Our ears are highly sensitive to both the loudest and faintest of sounds. In fact, a 2019 research paper published in Physical Review Letters points out that our ears can pick up on vibrations in the eardrum coming from sound waves with lengths less than the width of an atom.

However, we may sometimes hear noises even in the absence of an outside source — this can include fluttering sounds in the ear. If you're picking up on noise that resembles the steady whooshing of a rotating fan blade, you may be experiencing fluttering in the ear. This can occur for a number of reasons. Most often, experts attribute it to a form of tinnitus known as middle ear myoclonus (MEM), according to Medical News Today

Estimated to affect up to nearly one-quarter of people across the country, tinnitus is a condition in which a person perceives sound in the ears, such as throbbing, crackling, ringing, or fluttering, but without an external stimulus present. Middle ear myoclonus, in particular, is thought to be a result of abnormal muscle contractions occurring in the middle ear. However, MEM isn't the only possible explanation for such fluttering sounds.

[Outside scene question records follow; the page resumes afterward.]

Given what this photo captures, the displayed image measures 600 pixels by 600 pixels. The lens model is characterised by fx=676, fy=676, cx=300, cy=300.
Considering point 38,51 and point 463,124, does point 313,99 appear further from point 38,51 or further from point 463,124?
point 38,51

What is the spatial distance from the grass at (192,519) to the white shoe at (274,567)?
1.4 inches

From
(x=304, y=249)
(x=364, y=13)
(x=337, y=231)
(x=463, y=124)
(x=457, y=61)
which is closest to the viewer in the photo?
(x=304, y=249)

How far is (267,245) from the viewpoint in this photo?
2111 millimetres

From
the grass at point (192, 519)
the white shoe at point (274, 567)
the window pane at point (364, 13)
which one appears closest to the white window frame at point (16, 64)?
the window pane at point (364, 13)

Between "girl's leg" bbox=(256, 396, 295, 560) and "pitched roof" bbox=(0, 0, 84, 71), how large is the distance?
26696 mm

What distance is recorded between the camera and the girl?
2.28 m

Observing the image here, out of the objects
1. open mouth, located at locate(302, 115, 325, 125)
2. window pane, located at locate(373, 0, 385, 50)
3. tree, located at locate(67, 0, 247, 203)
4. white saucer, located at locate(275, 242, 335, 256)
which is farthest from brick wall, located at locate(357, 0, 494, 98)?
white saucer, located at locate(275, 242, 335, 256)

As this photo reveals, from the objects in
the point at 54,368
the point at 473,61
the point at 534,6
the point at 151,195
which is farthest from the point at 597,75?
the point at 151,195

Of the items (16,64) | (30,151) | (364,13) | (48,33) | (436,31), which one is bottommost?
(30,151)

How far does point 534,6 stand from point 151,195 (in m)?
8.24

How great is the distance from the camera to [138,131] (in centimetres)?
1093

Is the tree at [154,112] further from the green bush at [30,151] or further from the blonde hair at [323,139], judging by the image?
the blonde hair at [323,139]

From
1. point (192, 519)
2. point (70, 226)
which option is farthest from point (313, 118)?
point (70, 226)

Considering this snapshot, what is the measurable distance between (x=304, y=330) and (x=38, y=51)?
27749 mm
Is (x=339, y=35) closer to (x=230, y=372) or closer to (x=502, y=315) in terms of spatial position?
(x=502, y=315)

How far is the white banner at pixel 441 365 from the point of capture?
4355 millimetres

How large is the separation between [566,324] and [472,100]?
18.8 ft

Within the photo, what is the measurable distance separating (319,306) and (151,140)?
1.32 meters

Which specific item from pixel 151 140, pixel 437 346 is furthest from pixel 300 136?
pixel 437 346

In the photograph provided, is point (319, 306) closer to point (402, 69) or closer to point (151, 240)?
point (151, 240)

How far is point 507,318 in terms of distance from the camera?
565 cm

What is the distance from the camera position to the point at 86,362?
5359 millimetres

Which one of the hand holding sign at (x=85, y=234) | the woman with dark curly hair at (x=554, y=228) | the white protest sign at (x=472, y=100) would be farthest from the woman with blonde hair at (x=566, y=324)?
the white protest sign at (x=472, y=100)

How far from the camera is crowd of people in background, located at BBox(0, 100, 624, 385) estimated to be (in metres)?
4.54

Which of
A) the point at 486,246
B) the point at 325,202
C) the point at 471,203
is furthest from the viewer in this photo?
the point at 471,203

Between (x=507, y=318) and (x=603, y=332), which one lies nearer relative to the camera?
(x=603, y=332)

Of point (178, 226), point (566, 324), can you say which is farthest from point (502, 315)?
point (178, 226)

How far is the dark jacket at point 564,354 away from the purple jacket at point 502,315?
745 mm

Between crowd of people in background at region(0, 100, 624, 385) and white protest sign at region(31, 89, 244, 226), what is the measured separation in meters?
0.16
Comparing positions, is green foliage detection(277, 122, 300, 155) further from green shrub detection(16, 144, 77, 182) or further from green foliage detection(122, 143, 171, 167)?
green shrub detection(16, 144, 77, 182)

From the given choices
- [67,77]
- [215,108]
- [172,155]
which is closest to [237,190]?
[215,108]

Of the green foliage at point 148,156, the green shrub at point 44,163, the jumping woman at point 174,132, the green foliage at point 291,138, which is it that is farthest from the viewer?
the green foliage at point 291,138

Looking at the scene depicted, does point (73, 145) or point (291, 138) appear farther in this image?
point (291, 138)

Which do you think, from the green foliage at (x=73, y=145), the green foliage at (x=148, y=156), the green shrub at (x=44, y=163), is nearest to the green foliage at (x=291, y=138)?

Other potential causes of ear fluttering

In other cases, fluttering in the ear may be due to a problem with one's eustachian tube, reports Medical News Today. Out of its many functions, our eustachian tubes are responsible for keeping a balance of air pressure between the inner ear and the outside environment. Sometimes, however, our eustachian tubes don't function as they should. A eustachian tube that becomes swollen, or stays predominantly open rather than closed, can both potentially prompt fluttering in the ear.

Alternatively, fluttering in the ear can also sometimes stem from a physical obstruction, such as a buildup of earwax. Over time, blockages from excess earwax may interfere with our hearing. Similarly, our ears can also become blocked due to congestion from a sinus infection (via North Shore Hearing P.C.) Other times, however, fluttering in the ear may not have anything to do with the ears at all. Rather, people with hypertension are also said to potentially be at an increased risk for hearing issues. This may be particularly true if there isn't adequate blood flow to the cochlea due to fluctuations in blood pressure. Located in the inner ear, it's the cochlea that helps facilitate hearing (via StatPearls).

How to alleviate the discomfort of ear fluttering

Fluttering in the ear isn't just a nuisance. Rather, it can significantly impact a person's day-to-day life. Those who are affected by chronic fluttering in the ear may also experience sleep trouble, anxiety, depression, decreases in mood, as well as difficulty in school or the workplace (via North Shore Hearing P.C.) For these reasons and more, it's important to consult with a practitioner who can provide a formal diagnosis and treatment plan, particularly if your ear fluttering is related to a health condition that may require medication.

Treatment methods will vary depending on the cause of the condition. For ear fluttering related to sinus congestion, for example, breathing in steam from a bowl of hot water may help alleviate the discomfort. Attempting to "pop" your ears may also be helpful in some cases, such as by chewing, yawning, or keeping your mouth and nostrils closed while attempting to exhale out of the nose.

Because stress, caffeine, and alcohol can exacerbate ear-fluttering sensations, aim to get regular exercise, maintain a healthy diet, and utilize stress-management techniques. Those with high blood pressure will want to discuss treatment options with their doctor. If you believe earwax impaction is the reason for your ear fluttering, talk with a physician, as they will be able to remove the buildup safely.